QUOTED TEXT »
(begin)

Here is a set of miscellaneous polyhedra which don't fit into the previous categories. Only the Johnson solids, their duals, and the Stewart toroids can be made using Small Stella. All models can be made using Great Stella and Stella4D.

Click on the images below to see a bigger picture and get more information about how they were built.

Johnson solids and their duals

The non-uniform convex regular-faced polyhedra. There are 92 in total. Here are just a few, and a couple of their duals.

Zonohedra

Great Stella can create a zonohedron based on any polyhedron (look up zonohedron in the glossary).

Stewart toroids

B. M. Stewart's Adventures Among the Toroids was an investigation of regular-faced non-self-intersecting polyhedra of genus greater than zero (ie with holes). Excavation was the term used for subtracting one smaller polyhedron from a larger one, to create a hole. The term Drilling was used when an excavation cut right through the model. See my paper Stella: Polyhedron Navigator for more details.

Various Stewart toroids are built into Small Stella and Great Stella. The latter also supports augmentation/excavation/drilling so that you can create your own new toroids.

Sub-symmetric stellations

Great Stella lets you see the current symmetry group of any model, and a list of all possible sub-symmetry groups. You may select to use a sub-symmetry group instead of full symmetry, to produce sub-symmetric stellations (also applies to faceting and augmentation).

Faceted polyhedra

Great Stella can create faceted polyhedra. A faceted polyhedron has the same vertices as the model being faceted, but they are connected together with different faces. In a special mode for creating facets, you click on each vertex of a new face in turn. When all new faces have been made Great Stella can repeat each one over the symmetry group to generate all the faces.

Augmented polyhedra

Great Stella can augment any polyhedron with any other polyhedron, which just means to connect them at some common face. The augmentation may be done symmetrically, in which case the second model is augmented to all faces of a type rather than just one. See my section about Augmented Uniform Polyhedra for more information.

Cupolae

Great Stella can create any regular-faced pyramid, cupola, cuploid or cupolaic-blend. These are all models where the vertices lie in two parallel planes. (See the definitions of cupola, cuploid and cupolaic-blend in the glossary).

Topological models

These models are stylized versions of polyhedra, the idea being that only true edges of the original polyhedron should connect. The false edges that normally appear in a model with intersecting faces have been removed by hiding parts of each face, allowing the faces to pass through each other without collision. This lets you better see the internal structure of the polyhedron. I call these topological models.

(end)

YOUR GOAL »
List the section headings that appear in the text on miscellaneous polyhedra.

(A series of records)
(begin)

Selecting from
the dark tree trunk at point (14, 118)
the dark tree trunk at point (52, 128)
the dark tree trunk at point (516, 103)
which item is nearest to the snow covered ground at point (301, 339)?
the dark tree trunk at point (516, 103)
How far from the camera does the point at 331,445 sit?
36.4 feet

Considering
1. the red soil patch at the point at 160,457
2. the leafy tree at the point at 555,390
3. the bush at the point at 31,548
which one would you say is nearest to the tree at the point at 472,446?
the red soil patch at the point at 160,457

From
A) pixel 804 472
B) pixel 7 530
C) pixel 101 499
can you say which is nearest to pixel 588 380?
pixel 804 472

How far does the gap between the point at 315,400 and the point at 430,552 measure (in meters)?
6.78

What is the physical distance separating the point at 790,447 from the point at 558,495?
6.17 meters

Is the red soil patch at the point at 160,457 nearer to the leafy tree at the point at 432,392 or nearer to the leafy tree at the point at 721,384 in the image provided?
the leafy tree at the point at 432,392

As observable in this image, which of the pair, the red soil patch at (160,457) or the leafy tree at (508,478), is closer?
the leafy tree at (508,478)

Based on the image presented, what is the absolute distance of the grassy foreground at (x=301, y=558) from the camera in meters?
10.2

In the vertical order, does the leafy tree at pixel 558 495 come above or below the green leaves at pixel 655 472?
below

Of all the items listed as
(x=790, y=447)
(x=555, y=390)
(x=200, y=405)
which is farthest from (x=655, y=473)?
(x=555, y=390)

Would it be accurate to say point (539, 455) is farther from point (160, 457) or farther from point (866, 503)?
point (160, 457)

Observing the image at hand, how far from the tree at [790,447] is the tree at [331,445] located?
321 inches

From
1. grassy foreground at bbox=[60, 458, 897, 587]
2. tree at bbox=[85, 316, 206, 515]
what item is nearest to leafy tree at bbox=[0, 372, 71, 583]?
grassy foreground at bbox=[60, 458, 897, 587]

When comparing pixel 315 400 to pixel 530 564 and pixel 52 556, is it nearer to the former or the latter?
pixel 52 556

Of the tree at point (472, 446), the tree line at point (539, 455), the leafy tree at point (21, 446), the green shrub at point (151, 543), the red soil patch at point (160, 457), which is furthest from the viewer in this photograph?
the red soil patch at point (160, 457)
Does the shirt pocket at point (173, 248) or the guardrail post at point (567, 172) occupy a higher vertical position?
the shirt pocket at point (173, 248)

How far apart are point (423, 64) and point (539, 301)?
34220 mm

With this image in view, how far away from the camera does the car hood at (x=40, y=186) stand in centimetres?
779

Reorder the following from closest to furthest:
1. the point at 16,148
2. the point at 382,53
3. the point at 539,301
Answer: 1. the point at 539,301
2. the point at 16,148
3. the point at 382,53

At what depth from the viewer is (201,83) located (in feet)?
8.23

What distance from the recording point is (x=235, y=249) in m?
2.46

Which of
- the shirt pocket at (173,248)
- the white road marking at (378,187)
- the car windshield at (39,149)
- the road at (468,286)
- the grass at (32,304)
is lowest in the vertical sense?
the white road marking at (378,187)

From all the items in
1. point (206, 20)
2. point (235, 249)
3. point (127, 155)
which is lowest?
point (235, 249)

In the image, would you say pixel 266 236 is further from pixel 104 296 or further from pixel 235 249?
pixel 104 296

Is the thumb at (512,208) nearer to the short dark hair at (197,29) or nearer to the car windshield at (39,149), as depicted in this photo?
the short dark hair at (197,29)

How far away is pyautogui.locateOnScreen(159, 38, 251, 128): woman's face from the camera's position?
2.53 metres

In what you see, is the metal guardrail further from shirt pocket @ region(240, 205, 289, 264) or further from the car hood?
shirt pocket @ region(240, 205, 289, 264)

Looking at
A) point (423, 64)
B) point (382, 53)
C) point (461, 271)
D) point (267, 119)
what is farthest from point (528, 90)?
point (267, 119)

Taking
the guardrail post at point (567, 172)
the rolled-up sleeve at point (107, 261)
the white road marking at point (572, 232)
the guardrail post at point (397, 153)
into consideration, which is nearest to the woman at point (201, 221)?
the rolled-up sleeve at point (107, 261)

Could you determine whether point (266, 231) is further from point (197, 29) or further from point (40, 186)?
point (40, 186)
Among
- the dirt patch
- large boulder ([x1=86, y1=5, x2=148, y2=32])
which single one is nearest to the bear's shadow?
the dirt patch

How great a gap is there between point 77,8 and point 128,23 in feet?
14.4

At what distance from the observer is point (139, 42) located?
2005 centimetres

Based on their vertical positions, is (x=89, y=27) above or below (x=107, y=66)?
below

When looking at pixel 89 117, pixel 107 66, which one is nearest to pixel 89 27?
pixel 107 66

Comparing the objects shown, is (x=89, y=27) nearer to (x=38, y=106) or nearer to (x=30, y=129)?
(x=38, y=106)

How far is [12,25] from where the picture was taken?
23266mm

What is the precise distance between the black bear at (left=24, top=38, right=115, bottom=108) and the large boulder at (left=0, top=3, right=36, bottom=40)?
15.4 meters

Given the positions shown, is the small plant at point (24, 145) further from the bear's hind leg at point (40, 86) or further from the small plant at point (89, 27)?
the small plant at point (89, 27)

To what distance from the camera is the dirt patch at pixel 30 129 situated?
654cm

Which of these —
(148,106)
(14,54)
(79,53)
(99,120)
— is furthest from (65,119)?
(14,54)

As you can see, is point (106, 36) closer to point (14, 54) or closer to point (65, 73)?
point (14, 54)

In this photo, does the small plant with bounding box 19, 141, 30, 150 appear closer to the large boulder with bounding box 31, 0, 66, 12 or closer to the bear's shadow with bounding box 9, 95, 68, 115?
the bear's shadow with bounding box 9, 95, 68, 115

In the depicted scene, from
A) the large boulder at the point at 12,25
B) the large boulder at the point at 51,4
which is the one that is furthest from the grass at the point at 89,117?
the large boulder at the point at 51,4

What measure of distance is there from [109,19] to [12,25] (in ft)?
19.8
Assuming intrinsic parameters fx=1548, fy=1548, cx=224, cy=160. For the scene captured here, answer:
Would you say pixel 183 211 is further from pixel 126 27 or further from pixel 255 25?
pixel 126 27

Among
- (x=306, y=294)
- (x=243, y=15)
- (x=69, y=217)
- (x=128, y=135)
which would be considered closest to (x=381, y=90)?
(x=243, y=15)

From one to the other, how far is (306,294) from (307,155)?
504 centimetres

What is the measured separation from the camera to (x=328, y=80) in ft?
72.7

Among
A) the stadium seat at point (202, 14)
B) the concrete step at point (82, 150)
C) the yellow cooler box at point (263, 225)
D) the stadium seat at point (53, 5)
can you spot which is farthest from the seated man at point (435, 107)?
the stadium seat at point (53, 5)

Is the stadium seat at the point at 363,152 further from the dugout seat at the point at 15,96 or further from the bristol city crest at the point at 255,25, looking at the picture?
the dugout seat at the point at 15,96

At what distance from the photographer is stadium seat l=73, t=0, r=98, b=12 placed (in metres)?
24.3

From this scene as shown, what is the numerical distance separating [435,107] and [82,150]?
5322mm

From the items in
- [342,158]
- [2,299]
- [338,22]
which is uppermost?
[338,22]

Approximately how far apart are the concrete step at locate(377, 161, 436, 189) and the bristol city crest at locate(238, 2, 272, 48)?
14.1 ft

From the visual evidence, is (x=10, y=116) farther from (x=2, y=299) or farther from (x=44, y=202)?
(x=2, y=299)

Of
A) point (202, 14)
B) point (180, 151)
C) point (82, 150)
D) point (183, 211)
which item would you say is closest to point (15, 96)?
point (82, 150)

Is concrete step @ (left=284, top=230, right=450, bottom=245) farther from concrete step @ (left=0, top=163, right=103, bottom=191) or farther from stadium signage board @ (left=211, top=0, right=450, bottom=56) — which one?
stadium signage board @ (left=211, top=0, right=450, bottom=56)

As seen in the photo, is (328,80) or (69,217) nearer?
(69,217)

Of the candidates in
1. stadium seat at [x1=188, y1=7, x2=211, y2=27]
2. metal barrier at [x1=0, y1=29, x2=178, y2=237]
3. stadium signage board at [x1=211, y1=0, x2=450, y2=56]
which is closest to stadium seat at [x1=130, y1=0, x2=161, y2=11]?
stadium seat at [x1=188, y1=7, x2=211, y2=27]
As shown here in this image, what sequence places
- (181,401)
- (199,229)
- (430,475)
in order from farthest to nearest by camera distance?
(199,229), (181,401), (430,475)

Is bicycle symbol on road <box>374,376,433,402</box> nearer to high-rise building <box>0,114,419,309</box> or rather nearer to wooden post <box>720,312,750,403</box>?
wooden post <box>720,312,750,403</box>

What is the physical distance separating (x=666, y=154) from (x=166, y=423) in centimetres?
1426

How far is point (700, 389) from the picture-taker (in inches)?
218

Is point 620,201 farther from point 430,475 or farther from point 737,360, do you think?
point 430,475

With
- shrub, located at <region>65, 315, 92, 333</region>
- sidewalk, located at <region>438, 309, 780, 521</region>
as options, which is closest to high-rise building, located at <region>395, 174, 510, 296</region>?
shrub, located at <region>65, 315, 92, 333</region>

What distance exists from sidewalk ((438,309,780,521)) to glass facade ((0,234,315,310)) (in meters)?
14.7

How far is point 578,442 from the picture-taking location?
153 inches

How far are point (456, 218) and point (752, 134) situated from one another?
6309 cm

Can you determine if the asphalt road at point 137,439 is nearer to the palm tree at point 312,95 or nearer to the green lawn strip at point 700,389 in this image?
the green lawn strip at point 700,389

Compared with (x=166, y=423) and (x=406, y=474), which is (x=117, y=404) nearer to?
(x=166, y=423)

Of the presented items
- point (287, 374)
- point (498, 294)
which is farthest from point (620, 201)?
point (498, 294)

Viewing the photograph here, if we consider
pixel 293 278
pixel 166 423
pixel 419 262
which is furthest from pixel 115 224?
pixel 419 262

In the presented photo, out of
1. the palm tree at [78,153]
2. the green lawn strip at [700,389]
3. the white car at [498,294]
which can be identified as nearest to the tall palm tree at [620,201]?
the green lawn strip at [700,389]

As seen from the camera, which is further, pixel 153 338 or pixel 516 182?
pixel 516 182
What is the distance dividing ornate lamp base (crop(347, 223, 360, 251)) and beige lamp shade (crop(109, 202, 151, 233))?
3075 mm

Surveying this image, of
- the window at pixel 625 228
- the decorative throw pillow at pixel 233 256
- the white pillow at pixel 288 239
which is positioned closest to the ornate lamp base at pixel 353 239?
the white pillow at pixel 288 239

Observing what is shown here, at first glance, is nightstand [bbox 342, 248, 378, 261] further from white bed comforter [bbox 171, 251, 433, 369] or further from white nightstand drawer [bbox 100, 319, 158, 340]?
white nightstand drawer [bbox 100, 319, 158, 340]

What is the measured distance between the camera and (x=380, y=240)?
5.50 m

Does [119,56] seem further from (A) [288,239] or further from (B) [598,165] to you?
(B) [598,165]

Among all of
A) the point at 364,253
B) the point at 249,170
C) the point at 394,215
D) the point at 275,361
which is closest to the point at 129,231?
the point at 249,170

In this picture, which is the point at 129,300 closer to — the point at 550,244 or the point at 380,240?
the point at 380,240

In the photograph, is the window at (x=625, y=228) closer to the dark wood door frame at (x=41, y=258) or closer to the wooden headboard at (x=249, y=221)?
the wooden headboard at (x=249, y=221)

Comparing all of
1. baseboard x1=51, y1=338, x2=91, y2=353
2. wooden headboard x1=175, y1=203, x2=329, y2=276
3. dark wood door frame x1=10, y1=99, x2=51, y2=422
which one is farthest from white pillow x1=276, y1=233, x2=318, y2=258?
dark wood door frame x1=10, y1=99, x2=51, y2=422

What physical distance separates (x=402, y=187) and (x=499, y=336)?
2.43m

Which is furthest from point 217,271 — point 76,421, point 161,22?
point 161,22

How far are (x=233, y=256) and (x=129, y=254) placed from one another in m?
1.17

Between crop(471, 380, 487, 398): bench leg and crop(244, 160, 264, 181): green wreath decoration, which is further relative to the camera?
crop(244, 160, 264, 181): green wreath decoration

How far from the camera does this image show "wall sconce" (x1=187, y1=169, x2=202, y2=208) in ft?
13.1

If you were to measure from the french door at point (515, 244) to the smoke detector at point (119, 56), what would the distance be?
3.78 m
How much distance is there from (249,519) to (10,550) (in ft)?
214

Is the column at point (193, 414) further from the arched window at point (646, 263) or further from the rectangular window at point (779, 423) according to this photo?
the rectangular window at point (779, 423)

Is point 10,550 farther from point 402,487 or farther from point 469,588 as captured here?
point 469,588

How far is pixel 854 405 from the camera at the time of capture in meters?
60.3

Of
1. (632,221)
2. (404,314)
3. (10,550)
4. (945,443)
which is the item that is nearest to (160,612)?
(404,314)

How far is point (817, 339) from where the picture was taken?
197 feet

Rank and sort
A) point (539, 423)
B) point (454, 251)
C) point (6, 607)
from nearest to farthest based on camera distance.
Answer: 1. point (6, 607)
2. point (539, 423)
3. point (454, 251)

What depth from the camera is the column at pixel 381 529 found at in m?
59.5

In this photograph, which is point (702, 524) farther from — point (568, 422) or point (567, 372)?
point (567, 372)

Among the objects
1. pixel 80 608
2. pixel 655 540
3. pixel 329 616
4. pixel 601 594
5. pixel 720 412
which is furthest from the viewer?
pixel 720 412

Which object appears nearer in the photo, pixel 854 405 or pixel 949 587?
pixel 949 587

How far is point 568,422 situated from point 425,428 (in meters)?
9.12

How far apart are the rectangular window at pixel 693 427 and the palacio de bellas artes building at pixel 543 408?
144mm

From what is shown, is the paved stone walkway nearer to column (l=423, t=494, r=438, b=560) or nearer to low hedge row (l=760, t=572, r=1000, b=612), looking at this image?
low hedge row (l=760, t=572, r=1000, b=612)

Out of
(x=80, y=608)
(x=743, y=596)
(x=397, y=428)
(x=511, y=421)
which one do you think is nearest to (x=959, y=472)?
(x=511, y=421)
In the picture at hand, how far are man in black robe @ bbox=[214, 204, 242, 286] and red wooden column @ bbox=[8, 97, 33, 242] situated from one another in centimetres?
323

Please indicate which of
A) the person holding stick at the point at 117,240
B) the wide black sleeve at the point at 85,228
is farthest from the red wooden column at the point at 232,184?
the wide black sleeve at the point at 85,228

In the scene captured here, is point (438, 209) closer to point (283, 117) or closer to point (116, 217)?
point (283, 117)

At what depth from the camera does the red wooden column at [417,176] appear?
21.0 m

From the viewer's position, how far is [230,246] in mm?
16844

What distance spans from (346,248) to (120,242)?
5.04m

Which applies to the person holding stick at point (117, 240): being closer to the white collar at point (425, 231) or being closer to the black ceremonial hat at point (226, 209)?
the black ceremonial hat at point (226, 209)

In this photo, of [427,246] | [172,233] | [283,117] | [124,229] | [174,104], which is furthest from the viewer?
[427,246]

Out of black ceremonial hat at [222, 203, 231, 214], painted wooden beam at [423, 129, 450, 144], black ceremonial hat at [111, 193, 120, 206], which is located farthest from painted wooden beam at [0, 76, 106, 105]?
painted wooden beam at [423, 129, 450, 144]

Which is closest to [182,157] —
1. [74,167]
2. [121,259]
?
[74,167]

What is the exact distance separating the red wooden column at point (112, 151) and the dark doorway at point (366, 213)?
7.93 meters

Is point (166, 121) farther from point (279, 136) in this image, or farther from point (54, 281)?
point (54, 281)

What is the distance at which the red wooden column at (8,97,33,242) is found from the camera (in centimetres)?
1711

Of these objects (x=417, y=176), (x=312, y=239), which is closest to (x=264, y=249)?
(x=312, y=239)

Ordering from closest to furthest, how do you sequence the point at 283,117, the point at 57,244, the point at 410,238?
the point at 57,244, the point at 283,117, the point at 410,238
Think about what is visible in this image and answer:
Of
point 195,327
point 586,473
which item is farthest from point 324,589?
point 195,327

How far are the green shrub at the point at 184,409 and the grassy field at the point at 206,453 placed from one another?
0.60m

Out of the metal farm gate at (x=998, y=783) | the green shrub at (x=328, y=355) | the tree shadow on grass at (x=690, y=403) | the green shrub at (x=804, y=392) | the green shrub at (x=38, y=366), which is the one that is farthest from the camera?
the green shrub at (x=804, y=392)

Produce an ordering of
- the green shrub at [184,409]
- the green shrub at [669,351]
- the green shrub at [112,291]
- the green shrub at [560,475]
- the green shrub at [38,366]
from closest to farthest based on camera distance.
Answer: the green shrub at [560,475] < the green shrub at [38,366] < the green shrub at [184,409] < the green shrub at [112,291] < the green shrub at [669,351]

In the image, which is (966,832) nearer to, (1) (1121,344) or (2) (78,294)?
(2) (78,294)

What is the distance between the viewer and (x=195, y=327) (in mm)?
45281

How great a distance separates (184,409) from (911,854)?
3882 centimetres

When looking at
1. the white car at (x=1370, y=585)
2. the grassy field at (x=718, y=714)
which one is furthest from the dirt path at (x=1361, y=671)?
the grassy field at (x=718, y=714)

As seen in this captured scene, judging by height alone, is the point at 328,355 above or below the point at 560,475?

(end)

RESPONSE »
- Johnson solids and their duals
- Zonohedra
- Stewart toroids
- Sub-symmetric stellations
- Faceted polyhedra
- Augmented polyhedra
- Cupolae
- Topological models